# Warenwirtschaft in Java



## planktom (8. Mrz 2009)

Hi!
Wir bauen eine neue Warenwirtschaft für unsere Großküche. Meine bisherige Access-Lösung packt das ganze nicht mehr. Bei 500'-Datensätzen geht das Netz in die Knie. Jetzt muss was Neues her. Ein Versuch, die Programmierung nach Aussen zu vergeben scheiterte. Jetzt darf ich d'rüber und da stellt sich mir die Frage: Womit geht man das an?
Geeinigt hab' ich mich nun auf Java/MySQL - irgendwo muss man mal anfangen.
Das ganze muss eine saubere Client/Server-Lösung werden.
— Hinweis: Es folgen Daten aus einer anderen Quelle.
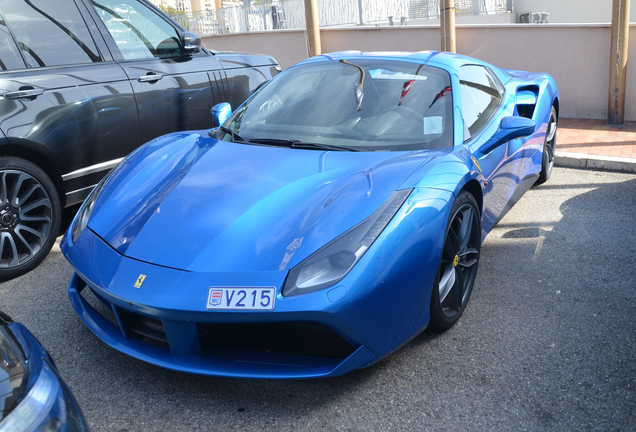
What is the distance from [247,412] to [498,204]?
200cm

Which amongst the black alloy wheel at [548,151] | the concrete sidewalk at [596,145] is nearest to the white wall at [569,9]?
the concrete sidewalk at [596,145]

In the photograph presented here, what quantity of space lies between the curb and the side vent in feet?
4.61

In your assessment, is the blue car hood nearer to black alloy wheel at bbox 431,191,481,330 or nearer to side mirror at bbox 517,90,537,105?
black alloy wheel at bbox 431,191,481,330

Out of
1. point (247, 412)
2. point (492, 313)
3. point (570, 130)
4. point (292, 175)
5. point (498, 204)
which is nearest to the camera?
point (247, 412)

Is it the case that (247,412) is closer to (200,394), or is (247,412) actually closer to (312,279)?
(200,394)

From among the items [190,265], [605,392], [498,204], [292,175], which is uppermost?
[292,175]

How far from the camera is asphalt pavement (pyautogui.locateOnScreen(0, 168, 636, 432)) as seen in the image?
2.16 m

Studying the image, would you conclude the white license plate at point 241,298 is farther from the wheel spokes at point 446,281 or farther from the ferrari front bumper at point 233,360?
the wheel spokes at point 446,281

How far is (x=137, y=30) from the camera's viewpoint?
445cm

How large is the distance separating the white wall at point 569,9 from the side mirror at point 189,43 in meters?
15.2

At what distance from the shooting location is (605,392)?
228cm

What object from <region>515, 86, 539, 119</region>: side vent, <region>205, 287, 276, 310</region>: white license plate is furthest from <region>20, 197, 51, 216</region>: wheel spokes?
<region>515, 86, 539, 119</region>: side vent

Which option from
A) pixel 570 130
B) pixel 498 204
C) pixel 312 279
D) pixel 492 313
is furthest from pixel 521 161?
pixel 570 130

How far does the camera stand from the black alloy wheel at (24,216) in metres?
3.36
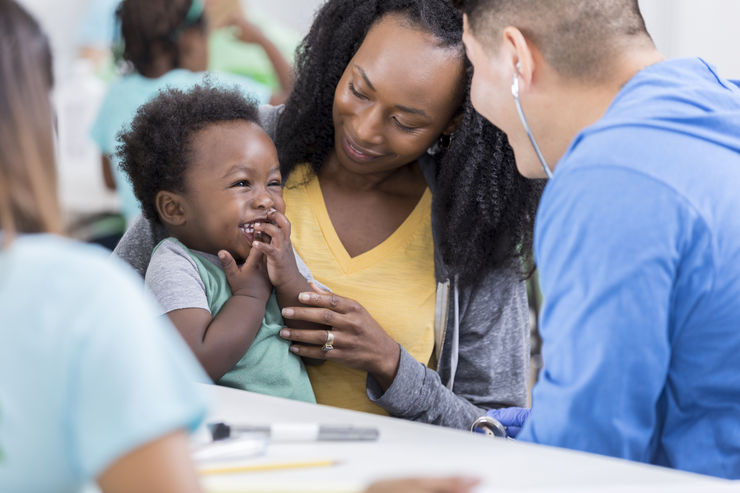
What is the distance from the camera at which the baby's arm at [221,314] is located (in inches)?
59.0

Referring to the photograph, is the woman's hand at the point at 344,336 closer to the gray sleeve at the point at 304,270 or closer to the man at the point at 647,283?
the gray sleeve at the point at 304,270

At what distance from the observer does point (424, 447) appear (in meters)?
1.07

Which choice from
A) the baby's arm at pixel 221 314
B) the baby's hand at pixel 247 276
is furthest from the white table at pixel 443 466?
the baby's hand at pixel 247 276

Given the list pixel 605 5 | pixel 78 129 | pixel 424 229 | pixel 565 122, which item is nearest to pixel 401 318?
pixel 424 229

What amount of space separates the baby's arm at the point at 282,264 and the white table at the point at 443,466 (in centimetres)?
46

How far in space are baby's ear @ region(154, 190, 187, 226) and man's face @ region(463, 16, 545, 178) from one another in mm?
607

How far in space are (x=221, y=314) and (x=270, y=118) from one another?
53 cm

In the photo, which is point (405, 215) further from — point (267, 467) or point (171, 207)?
point (267, 467)

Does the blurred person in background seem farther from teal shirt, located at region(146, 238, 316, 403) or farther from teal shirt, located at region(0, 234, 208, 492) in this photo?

Für mich bedeutet das, dass die Rechenarbeit auf dem SQL-Server erledigt wird und der Client entweder parametrisierte Prozeduren auf dem Server aufruft oder selbst den SQL_String zusammenbaut, diesen an den Server schickt und ein paar wenige Daten zurückbekommt.
Was für ein Umfeld benötige ich noch, um Java/Datenbanken/MySQL unter einen Hut zu kriegen.
Herzlichen Dank für jedweden Tipp!
Ciao
Tom


----------



## foobar (8. Mrz 2009)

Was willste denn für ne CLienttechnologie einsetzen Swing, SWT/JFace, Web?
Startet ihr mit einem neuen DB-Schema? 

Wenn ihr wirklich bei Null anfagnen wollt, solltet ihr auf jeden Fall einen ORM wie Hibernate einsetzen.


----------



## Sempah (8. Mrz 2009)

Vlt. helfen dir ein paar Stichworte wie:

- RMI (entfernter Methodenaufruf)
- OR Mapping (Hibernate etc.)


----------



## ARadauer (8. Mrz 2009)

wenn man rmi und hiberante einsetzt, sollte man sich auf jeden fall mal spring ansehen...
hast du schon einwenig erfahrung mit java gemacht?... so ein projekt sollte man nicht unterschätezn


----------



## slawaweis (8. Mrz 2009)

planktom hat gesagt.:


> Jetzt darf ich d'rüber und da stellt sich mir die Frage: Womit geht man das an?
> Geeinigt hab' ich mich nun auf Java/MySQL - irgendwo muss man mal anfangen.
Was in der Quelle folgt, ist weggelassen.